What’s most disturbing about Salome, both Oscar Wilde’s one-act “tragedy” and Richard Strauss’s one-act opera (whose libretto is essentially a German translation of Wilde’s original French), is not what the Boston Lyric Opera has been advertising as a “Biblical scandal” — the tale, briefly mentioned in the Gospels of Matthew and Mark, about King Herod’s unnamed stepdaughter who in exchange for dancing for the Tetrarch wants John the Baptist’s head on a platter. For Wilde in 1892, and then for Strauss in 1905, this was a psychological fable about the self-destructiveness — and the grandeur — of uncontrolled obsession (perhaps it wasn’t a coincidence that Wilde’s lover, Lord Alfred Douglas, did the play’s English translation).

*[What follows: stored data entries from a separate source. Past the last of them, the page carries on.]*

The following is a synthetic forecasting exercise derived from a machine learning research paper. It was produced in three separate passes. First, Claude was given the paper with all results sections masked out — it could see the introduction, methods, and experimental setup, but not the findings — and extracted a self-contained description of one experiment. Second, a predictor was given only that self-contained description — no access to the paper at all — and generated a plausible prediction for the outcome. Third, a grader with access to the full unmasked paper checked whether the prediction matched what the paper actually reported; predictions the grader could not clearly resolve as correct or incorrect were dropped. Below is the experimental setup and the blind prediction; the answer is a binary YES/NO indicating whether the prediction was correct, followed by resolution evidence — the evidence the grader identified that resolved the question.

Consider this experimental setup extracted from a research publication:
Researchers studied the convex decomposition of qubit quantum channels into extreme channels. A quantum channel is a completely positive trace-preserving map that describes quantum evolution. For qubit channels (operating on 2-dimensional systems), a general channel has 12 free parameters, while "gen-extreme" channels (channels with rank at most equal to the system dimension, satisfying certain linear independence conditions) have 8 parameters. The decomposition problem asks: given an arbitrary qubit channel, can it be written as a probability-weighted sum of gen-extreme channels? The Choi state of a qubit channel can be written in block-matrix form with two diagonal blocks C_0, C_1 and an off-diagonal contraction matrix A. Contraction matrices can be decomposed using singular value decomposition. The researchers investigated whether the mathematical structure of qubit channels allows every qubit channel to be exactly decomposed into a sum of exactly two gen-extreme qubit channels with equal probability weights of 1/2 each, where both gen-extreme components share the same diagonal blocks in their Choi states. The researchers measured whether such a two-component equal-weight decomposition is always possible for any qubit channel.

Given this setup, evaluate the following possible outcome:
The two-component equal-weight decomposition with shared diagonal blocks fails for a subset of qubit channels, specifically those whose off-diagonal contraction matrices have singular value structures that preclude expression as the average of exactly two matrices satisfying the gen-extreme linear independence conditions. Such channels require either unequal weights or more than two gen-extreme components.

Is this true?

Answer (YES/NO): NO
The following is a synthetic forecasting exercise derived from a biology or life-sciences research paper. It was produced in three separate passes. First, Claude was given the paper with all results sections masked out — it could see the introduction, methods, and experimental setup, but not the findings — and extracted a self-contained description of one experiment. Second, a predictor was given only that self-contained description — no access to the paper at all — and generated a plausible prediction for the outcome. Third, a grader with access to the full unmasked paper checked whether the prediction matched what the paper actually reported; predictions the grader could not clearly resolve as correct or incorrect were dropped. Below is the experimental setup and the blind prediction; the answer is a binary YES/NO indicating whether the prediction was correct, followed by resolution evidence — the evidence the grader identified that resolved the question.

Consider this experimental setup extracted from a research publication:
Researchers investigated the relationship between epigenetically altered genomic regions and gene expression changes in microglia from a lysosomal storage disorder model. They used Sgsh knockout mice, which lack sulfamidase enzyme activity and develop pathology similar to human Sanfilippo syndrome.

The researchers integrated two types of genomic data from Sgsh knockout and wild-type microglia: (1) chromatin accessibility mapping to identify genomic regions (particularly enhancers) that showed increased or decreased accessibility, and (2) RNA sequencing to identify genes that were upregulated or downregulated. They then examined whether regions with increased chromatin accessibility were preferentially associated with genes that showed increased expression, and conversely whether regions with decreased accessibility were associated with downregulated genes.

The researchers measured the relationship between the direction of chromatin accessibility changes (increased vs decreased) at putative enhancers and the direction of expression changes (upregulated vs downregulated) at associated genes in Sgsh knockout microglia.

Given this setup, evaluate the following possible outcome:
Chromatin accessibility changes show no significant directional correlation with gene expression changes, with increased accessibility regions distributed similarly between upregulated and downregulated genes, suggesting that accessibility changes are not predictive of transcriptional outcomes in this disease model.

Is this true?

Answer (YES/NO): NO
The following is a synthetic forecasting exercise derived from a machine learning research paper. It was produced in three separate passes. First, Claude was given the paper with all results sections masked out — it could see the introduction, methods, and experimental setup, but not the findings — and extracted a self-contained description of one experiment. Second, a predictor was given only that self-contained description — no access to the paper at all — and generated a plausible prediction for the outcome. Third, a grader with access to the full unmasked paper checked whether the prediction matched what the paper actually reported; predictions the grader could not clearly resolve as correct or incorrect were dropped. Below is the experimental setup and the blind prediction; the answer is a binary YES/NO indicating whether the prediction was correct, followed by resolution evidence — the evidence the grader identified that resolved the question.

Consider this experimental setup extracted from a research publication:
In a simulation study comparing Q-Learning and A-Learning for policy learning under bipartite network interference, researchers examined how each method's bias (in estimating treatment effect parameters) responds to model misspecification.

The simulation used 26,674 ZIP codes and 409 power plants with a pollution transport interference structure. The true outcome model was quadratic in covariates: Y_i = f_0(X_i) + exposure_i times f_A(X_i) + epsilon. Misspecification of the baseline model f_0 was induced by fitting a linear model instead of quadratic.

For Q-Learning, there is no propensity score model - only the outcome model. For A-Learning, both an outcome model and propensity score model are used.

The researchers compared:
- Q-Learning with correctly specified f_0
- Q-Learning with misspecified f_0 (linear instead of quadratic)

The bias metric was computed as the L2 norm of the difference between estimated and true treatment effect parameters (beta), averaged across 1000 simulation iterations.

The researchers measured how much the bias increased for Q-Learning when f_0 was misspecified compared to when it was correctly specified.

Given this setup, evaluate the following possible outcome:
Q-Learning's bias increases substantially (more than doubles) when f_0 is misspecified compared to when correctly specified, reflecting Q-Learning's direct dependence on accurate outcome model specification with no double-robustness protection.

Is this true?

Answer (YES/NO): YES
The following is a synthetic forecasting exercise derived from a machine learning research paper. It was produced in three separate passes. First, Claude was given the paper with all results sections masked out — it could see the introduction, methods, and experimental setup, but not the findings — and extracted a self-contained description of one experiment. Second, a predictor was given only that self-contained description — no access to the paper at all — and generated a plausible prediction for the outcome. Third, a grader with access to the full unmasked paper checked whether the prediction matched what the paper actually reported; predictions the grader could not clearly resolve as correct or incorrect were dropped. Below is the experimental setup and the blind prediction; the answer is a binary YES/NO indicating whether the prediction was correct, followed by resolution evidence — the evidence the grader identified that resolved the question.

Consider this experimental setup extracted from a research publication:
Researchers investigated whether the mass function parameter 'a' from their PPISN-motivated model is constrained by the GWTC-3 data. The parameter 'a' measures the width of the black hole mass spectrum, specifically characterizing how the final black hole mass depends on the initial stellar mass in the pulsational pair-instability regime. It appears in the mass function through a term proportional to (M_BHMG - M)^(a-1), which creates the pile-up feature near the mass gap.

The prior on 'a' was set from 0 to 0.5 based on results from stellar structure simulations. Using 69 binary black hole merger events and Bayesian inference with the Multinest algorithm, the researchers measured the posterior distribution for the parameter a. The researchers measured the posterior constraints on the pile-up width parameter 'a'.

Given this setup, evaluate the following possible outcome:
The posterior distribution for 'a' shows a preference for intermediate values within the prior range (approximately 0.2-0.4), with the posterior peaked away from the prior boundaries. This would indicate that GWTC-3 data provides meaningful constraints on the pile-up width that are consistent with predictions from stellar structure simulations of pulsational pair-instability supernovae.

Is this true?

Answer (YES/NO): NO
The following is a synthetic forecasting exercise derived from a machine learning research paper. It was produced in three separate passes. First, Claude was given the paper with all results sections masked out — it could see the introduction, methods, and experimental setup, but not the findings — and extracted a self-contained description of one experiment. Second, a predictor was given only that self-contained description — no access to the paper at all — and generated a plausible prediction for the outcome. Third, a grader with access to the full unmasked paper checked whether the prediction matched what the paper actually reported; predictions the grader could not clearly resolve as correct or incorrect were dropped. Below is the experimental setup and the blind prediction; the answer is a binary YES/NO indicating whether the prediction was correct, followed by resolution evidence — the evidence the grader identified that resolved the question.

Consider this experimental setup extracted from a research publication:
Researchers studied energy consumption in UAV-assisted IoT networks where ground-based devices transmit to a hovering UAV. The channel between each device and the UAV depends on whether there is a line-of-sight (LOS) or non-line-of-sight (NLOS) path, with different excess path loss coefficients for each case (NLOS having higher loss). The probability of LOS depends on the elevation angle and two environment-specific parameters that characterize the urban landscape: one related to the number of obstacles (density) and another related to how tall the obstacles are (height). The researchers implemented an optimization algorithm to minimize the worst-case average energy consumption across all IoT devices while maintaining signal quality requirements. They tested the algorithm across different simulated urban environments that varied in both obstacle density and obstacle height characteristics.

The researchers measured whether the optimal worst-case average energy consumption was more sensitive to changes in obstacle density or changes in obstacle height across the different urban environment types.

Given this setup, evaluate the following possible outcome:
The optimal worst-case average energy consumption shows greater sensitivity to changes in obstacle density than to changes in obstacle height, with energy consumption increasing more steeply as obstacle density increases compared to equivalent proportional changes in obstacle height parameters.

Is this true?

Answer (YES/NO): NO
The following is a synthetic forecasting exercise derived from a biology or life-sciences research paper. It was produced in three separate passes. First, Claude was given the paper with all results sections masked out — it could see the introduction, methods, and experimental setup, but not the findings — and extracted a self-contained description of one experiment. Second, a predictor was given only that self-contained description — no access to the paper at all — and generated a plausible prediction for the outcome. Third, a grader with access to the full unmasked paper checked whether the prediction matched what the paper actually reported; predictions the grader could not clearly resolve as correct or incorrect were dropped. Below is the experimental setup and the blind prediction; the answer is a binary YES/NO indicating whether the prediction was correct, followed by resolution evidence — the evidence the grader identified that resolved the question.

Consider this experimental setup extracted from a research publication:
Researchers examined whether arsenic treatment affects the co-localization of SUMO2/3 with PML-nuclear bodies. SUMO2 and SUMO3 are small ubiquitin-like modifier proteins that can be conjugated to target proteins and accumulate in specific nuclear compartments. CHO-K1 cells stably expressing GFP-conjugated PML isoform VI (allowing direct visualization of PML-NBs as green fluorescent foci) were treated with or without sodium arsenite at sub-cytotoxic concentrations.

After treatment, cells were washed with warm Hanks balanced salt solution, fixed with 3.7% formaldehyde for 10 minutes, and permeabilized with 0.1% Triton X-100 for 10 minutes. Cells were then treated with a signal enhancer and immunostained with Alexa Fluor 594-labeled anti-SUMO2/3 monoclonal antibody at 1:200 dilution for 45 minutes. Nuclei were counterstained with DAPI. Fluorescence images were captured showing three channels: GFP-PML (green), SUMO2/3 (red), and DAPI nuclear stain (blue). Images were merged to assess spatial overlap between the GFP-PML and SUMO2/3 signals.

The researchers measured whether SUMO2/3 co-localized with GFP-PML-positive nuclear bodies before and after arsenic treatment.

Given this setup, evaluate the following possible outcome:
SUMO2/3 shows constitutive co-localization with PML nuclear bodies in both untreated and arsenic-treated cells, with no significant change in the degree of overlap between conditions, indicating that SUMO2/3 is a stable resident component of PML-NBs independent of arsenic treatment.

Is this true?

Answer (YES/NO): YES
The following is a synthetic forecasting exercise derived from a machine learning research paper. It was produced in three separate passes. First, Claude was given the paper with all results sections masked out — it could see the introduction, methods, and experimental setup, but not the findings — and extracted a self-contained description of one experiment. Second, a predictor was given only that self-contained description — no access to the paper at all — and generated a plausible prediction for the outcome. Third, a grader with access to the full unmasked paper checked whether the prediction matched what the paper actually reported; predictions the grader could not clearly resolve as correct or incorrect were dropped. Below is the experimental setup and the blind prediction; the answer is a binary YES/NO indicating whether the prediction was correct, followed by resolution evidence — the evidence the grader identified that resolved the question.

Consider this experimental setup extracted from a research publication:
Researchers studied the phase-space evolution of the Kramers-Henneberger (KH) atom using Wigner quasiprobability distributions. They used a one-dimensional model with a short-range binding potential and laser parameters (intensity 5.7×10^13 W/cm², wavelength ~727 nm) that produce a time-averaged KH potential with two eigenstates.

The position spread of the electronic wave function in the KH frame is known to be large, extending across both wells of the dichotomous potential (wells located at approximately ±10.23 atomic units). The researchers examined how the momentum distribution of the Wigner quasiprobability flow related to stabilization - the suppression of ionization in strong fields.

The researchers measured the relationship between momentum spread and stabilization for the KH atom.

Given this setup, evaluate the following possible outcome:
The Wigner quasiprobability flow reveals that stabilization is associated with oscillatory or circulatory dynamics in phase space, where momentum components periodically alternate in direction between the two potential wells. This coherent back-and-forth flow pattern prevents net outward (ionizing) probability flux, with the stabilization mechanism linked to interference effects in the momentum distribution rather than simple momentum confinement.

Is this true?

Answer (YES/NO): NO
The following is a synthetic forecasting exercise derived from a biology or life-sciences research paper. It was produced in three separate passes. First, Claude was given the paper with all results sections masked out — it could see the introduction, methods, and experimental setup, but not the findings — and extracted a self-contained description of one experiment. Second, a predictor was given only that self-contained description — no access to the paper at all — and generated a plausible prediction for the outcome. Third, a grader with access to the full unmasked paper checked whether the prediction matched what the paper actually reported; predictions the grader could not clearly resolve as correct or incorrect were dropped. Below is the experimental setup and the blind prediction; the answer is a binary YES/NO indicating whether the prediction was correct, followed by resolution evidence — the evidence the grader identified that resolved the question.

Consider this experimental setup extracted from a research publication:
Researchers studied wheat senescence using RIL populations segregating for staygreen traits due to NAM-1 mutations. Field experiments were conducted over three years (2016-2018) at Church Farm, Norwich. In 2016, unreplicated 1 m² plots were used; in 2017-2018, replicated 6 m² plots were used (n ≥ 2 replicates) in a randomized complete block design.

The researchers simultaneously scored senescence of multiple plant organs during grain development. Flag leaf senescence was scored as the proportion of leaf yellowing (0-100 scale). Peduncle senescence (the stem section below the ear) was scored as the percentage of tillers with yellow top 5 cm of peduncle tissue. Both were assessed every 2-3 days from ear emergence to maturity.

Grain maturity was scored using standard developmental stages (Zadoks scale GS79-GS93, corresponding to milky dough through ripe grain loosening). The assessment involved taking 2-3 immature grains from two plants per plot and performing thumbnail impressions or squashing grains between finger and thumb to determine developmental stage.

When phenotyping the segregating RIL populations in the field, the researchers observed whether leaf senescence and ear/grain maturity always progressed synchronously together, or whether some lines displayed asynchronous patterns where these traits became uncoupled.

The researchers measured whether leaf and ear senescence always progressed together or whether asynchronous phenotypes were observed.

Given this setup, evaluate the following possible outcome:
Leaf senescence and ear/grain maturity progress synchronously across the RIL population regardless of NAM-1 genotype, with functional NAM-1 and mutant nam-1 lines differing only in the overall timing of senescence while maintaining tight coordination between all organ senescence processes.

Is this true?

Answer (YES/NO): NO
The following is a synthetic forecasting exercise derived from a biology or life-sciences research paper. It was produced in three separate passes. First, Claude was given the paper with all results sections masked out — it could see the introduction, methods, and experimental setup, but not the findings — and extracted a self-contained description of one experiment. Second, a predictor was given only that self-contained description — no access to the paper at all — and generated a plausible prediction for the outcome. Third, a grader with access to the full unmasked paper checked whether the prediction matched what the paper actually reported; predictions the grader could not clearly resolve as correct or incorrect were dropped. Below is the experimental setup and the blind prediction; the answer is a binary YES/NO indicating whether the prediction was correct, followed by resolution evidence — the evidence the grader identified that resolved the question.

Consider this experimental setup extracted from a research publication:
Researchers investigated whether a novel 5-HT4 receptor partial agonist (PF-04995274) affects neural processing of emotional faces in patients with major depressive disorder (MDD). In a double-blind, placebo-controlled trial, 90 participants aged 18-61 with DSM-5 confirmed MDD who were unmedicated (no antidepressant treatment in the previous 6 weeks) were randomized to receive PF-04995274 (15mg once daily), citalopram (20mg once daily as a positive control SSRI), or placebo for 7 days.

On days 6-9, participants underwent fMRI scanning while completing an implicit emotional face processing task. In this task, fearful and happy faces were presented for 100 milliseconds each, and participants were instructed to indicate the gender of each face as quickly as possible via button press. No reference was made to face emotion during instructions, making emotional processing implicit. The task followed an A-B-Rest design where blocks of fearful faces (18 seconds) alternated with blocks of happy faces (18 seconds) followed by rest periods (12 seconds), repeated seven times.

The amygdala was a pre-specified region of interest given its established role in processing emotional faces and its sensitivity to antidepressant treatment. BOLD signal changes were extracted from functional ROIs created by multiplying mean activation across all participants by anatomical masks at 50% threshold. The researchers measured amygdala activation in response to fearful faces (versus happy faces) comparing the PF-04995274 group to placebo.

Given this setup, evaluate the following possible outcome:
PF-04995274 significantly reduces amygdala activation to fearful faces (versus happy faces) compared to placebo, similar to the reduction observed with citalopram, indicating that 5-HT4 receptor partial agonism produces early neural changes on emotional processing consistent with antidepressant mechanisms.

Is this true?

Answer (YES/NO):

Salome’s rival for the Baptist’s attention is God. And when Jokanaan (John) reviles her, rejects body for spirit, she’ll stop at nothing to get what she wants, which is not just revenge but consummation. Her reason is overwhelmed by her desire. By the end, when she kisses the mouth of the severed head, she’s demented. But how demented is it to exclaim, “The mystery of love is greater than the mystery of death”? The bitter taste on John’s lips is “the taste of love.” Herod calls this not “crazy” but “monstrous.” This Salome is so subversive, she has to be destroyed.
Leon Major’s production, in cooperation with Cooperstown’s Glimmerglass Opera, went seriously awry in its emphasis on Salome as a spoiled teenager. In the early part of the opera, Major seems to want us to think Salome’s interest in Jokanaan is just a whim. Later, Salome giggles when Jokanaan is executed (and so did everyone sitting around me). For Wilde and Strauss, though, this character isn’t a giggler. She is deadly serious. Their very point is not that she’s a mental case, or merely spoiled, but that she does what any of us might do to fulfill our desires if those desires were strong enough to carry us beyond the restraints of civilized society. By diminishing this powerful central idea, the Lyric production becomes more titillating than dramatically compelling.
Major’s basic blocking, too, lacks strong definition. Too often characters seem to wander aimlessly around the stage, or around Jokanaan’s cistern, though it’s a good touch to have Salome end her Dance of the Seven Veils on top of the cistern cover. At the end, Wilde disposes of Salome by having the guards crush her with their shields, just as the Sabine soldiers crushed Tarpeia after she betrayed Rome. Major has the guards stabbing her with their spears. In this production, it’s not the only example of overkill.
The Lyric’s Salome is soprano Marquita Lister, once a student at New England Conservatory, now on her way to a big international career. She’s the daughter of devout Baptists — she told the Globe’s Richard Dyer that she was reluctant to accept this role before consulting with her parents. And though I think Major misconceives the character, Lister still gives a performance of considerable intensity. Her voice doesn’t have the laser penetration of the great Salomes of the past (Ljuba Welitsch, Birgit Nilsson), or much tonal variety, but its focus and prettiness — except when she’s pushing too hard over the orchestral climaxes, or shrieking and growling — convey her youthfulness and vulnerability.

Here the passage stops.